Verilen görev: Aşağıdaki Transorient metninde "Yola çıktığında, bilgisayarlar" sözlerinden "şirket haline geldi." sözlerine kadar uzanan her şeyi tek harfini bile değiştirmeden tekrarlar mısın?

Metin alıntısı:
________________
Türkiye’nin yarım asrı geride bırakan 0 Türk sermayeli lojistik firması Transorient, gerçekleştireceği yeni yatırımlarla komşu ülkelerde yapılanmaya giderek bölgesel oyunculuğa yürüyor. “Nasıl bir zincir en zayıf halkası kadar güçlü, bizim başarımızın sırrı da her halkaya gösterdiğimiz özende saklı” diyen şirketin kurucusu Zeki Pakyürek, önümüzdeki süreçte Türkiye sınırları dışına taşarak global alanda da güçleneceklerini söyledi.
Yola çıktığında, bilgisayarlar oda kadar, ayda yürümek bir hayal, radyolar en yaygın iletişim aracı, cep telefonu sadece bir bilim kurgudan ibaretti… 50 yılda çok şey değişti ve gelişti. Doğu ve Batı arasında bir köprü oluşturmak hayaliyle yola çıkan Transorient ise değişmeyen ilkeleri sayesinde bugün dünyanın her yerinde kara, deniz, hava ve demiryolu kombinasyonunda varlık gösteren bir şirket haline geldi.
1961 yılından buyana “doğru zamanlama”, “iş disiplini” ve “önce insan” odaklıklı yaklaşımdan hiçbir zaman vazgeçmediklerini belirten şirketin kurucusu Zeki Paykürek, 50 yıllık yolculuktan sonra bugün 74 kişiden oluşan güçlü ekipleri, 60 milyon Euro’yu hedefleyen bütçeleri ile taşımacılık ve lojistikte konusunda uzman, sürdürülebilir başarıyı yakalamış, dünyanın önde gelen sektör kuruluşlarının takdir ettiği, özenli ve ölçülebilir hizmet kalitesine ulaşmış bir şirket haline geldiklerini söyledi. Global lojistik devlerinin boy gösterdiği Türk taşımacılık sektöründe, 0 Türk sermayeli bir firma olarak birçok yabancı kuruluşun örnek aldığı iş modelleri ile hizmet verdiklerinin altını çizen Pakyürek, başarılarının sırrını ise “Başarı birçok farklı etkenin bir araya gelmesi ile oluşuyor. Nasıl bir zincir en zayıf halkası kadar güçlü ise, bizim başarımızın sırrı da her halkaya gösterdiğimiz özen” diye açıkladı.
Tüm taşıma modlarında uzmanlaştı
Transorient’in geride bıraktığı 50 yılın kilometre taşlarını sizden dinleyebilir miyiz?
________________
Kayıtlı veriler:
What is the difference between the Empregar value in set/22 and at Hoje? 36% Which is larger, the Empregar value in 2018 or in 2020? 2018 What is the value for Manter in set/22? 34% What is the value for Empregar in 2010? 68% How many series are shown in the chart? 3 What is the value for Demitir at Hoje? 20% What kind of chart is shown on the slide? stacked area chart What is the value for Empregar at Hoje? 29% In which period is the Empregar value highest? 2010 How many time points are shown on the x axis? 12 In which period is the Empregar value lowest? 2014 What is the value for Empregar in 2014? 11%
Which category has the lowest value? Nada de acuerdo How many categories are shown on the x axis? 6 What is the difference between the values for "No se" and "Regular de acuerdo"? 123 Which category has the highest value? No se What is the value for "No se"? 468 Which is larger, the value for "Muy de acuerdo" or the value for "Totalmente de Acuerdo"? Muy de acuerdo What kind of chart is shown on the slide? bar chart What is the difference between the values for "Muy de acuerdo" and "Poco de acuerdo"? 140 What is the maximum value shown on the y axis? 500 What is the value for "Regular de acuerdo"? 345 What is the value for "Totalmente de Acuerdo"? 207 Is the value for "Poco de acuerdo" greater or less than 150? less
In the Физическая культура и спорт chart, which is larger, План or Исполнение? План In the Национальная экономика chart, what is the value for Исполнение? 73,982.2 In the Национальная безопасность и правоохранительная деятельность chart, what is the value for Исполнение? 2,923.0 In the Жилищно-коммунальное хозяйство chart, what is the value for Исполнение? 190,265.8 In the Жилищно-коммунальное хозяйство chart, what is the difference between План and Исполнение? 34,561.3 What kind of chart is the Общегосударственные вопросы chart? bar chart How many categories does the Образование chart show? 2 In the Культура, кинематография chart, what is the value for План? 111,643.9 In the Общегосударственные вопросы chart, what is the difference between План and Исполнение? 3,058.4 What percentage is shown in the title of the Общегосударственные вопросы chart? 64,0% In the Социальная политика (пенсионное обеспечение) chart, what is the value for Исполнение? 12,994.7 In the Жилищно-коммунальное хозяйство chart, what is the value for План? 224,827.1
________________
Alıştırma çıktısı:
Yola çıktığında, bilgisayarlar oda kadar, ayda yürümek bir hayal, radyolar en yaygın iletişim aracı, cep telefonu sadece bir bilim kurgudan ibaretti… 50 yılda çok şey değişti ve gelişti. Doğu ve Batı arasında bir köprü oluşturmak hayaliyle yola çıkan Transorient ise değişmeyen ilkeleri sayesinde bugün dünyanın her yerinde kara, deniz, hava ve demiryolu kombinasyonunda varlık gösteren bir şirket haline geldi.